This is seems to be pretty common, can you explain why it's so hard to separate?

Generally I start the work day by turning on the work computer, when I'm done I turn it off and anything beyond that is the sort of rare exception I would have logged in from home for even if I was working in the office. That and a couple of other little rituals like switching coffee mugs and wearing pants gives me all the separation I need.

1 comments

Most of us don't have a separate room for an office, or might be stuck using our own equipment (pc, phone) for our job now, which blurs the lines on home/work.
> which blurs the lines on home/work.

I set up a `work` account on my laptop which helps to give a distinction because it keeps all of "my" stuff away (although I will confess to logging into HN as me from the `work` account...)

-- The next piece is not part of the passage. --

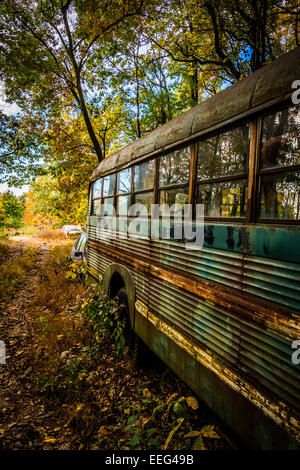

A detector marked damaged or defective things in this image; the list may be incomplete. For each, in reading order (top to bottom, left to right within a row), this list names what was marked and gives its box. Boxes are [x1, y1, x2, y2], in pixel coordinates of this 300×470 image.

abandoned bus [85, 46, 300, 450]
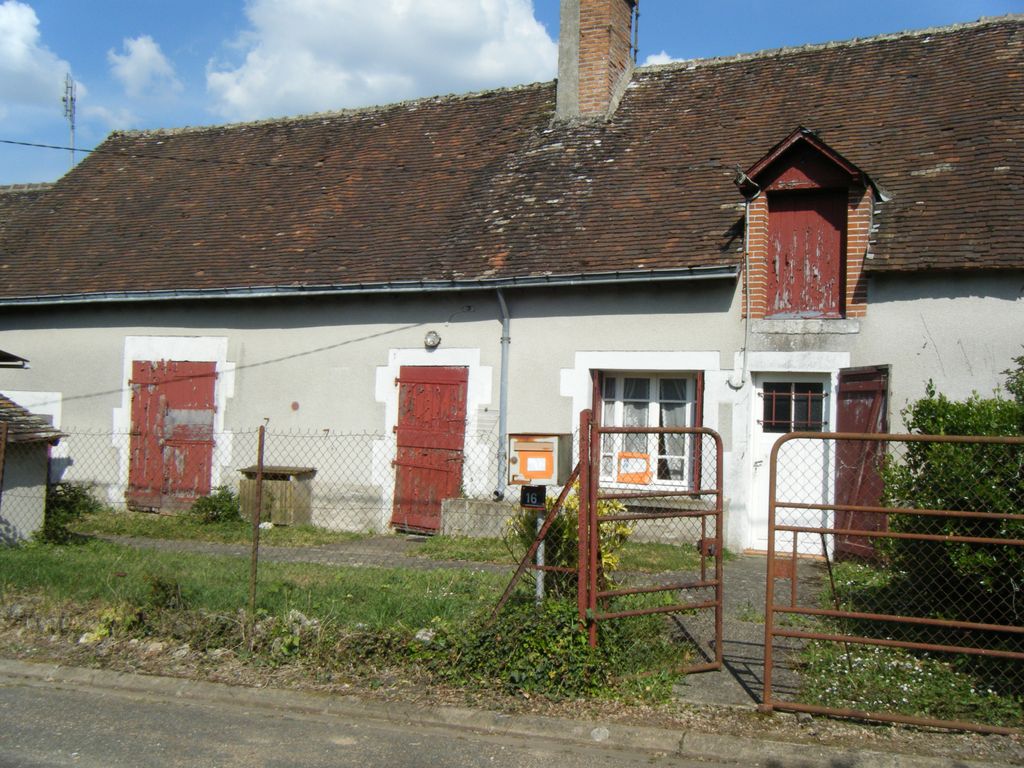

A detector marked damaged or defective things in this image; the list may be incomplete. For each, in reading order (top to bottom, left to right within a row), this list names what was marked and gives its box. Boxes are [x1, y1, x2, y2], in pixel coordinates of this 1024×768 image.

rusty metal fence [768, 436, 1024, 736]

Lacking a distinct room is tricky but I got a little folding desk that's designated as "work" - when it's up, it's work time. Otherwise it goes down the side of the couch/chair.

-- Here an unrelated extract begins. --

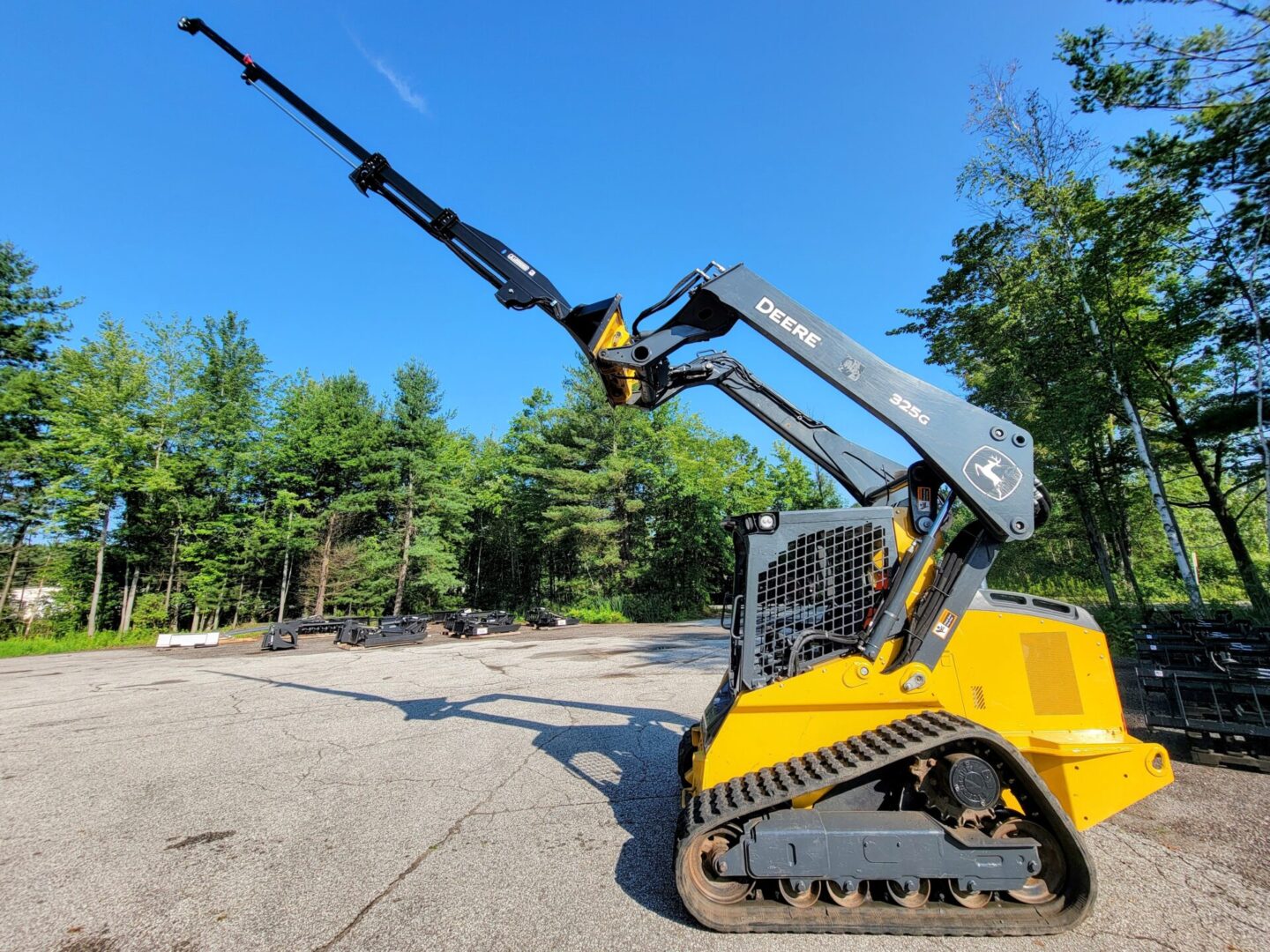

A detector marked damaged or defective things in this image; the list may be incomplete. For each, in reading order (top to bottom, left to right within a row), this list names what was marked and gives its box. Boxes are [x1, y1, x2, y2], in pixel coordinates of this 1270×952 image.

cracked asphalt pavement [2, 624, 1270, 952]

Not the same as commuting to an office but little things that give a slightly brighter edge between home/work.

Yeah, I have to work in the same room that I sleep in, and I only have one monitor and one desk.
I understand.

But if you could choose permanent work from home would you really work from the same room? In my case, I would ditch my apartment go back to my hometown build a home with a dedicated office.

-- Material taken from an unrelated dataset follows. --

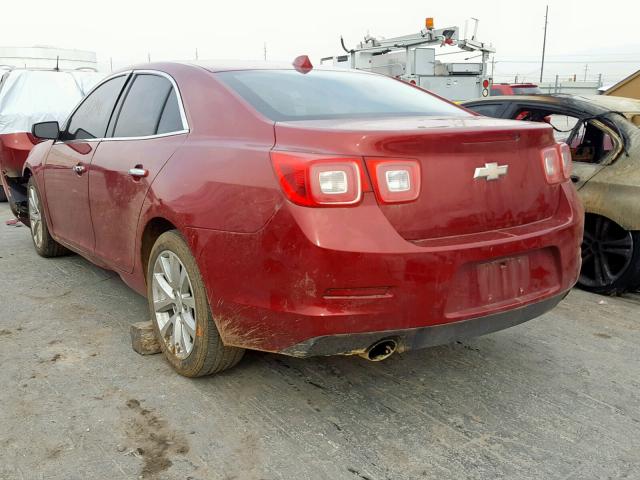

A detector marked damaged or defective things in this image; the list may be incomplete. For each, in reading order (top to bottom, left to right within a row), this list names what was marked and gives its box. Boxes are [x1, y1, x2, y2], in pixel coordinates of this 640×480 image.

damaged car [7, 59, 584, 376]
damaged car [462, 94, 640, 294]
burned car [462, 95, 640, 294]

Moved back to my hometown with above median wage. Still can't afford 3 rooms... So no office for me. Just not realistic in some parts of world. Unless I'm willing to move far away from the town itself(everything is relative, European distances for towns are short).
I wouldn’t choose it because I don’t like it. I’m not going to change a housing situation I like a lot just to make it easier to work from where I live. That’s the opposite of work-life balance, to me.